▸ **YOUR INSTRUCTIONS**
Show each line of the rows below that contains the string "cabin". Matching is case-sensitive.

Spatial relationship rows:

..............................

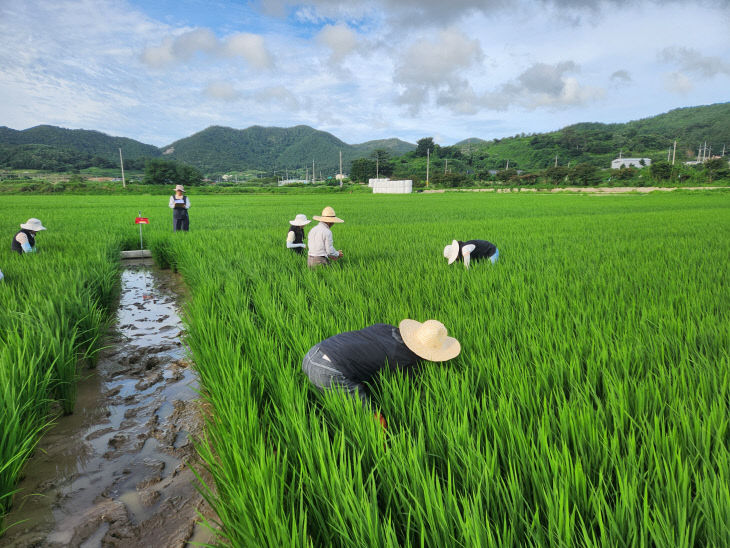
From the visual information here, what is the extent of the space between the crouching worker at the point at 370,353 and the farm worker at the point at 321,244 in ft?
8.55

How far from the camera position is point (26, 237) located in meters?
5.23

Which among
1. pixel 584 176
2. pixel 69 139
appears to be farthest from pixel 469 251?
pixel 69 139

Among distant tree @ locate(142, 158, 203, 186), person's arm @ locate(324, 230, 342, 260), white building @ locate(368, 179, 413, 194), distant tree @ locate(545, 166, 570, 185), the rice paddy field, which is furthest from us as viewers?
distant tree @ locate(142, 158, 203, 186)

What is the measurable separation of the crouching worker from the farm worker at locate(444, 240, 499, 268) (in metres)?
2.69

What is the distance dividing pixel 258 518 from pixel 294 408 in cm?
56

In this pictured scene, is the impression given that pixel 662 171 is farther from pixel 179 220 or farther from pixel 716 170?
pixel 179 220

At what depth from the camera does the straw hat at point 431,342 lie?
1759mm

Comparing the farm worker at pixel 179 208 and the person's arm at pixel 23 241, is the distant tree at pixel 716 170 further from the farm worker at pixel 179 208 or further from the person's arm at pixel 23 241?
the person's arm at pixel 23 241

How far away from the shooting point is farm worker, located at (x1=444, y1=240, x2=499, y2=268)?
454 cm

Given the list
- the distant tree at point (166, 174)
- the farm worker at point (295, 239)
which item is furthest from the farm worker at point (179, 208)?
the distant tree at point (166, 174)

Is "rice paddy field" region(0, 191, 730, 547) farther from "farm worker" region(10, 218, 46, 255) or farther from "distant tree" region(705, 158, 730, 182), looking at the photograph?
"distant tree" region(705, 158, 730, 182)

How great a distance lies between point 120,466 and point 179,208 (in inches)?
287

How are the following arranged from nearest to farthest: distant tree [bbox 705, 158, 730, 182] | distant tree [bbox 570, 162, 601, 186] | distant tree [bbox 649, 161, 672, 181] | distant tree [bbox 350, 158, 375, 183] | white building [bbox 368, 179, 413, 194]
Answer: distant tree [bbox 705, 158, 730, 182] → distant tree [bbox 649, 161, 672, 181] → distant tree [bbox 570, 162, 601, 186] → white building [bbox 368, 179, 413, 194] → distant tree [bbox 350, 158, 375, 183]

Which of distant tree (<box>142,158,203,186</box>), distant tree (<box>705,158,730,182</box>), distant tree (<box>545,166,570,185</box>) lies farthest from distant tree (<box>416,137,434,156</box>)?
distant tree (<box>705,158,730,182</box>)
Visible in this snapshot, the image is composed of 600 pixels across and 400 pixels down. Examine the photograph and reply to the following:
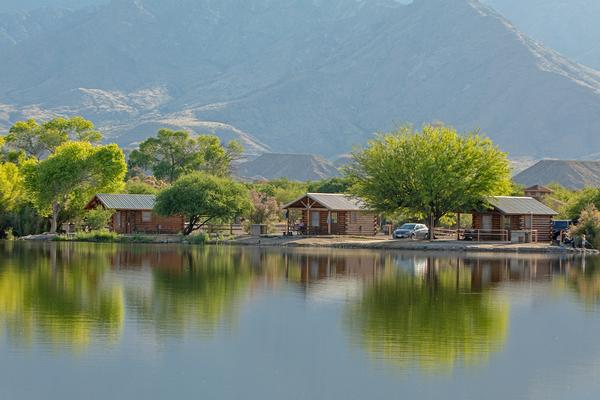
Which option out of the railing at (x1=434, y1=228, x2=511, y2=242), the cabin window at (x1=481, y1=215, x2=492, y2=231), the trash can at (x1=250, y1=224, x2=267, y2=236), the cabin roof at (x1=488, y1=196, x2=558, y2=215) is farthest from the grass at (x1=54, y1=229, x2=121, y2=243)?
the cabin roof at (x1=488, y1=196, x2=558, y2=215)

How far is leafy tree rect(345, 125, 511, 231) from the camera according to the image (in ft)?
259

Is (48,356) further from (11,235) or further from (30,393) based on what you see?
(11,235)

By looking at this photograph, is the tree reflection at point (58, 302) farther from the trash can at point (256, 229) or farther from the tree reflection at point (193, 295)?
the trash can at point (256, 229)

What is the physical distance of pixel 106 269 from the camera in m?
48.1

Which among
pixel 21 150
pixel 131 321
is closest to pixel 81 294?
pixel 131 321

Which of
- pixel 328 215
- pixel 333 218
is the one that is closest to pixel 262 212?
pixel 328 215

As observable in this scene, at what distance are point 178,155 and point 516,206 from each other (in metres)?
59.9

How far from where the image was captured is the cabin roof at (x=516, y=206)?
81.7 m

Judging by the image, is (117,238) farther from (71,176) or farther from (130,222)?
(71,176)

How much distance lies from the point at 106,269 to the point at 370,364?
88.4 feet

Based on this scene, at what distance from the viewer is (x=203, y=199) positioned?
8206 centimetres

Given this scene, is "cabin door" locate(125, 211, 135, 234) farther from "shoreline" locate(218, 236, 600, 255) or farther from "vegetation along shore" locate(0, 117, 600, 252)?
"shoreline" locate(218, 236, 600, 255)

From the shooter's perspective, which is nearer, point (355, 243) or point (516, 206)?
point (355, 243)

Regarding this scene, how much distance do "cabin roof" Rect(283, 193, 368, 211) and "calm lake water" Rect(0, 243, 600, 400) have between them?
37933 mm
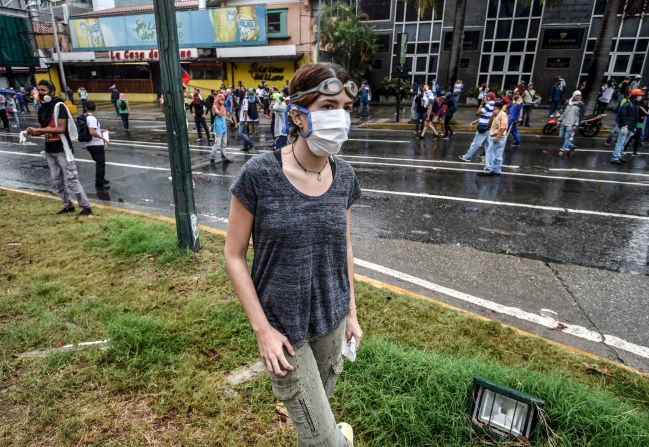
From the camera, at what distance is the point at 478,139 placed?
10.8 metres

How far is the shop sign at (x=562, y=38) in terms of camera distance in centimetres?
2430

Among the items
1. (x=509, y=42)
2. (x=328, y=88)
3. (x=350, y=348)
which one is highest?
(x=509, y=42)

..............................

▸ **RESPONSE TO THIS EXERCISE**
Which option out of the railing at (x1=434, y1=228, x2=511, y2=242), the cabin window at (x1=481, y1=215, x2=492, y2=231), the trash can at (x1=250, y1=224, x2=267, y2=236), the cabin roof at (x1=488, y1=196, x2=558, y2=215) is farthest from the grass at (x1=54, y1=229, x2=121, y2=243)?
the cabin roof at (x1=488, y1=196, x2=558, y2=215)
How far from where the image was captured is the cabin roof at (x=516, y=206)?
Given this scene, is "cabin door" locate(125, 211, 135, 234) farther from "shoreline" locate(218, 236, 600, 255) or farther from "vegetation along shore" locate(0, 117, 600, 252)?
Regarding this scene, how much distance do "cabin roof" Rect(283, 193, 368, 211) and "calm lake water" Rect(0, 243, 600, 400) have between them?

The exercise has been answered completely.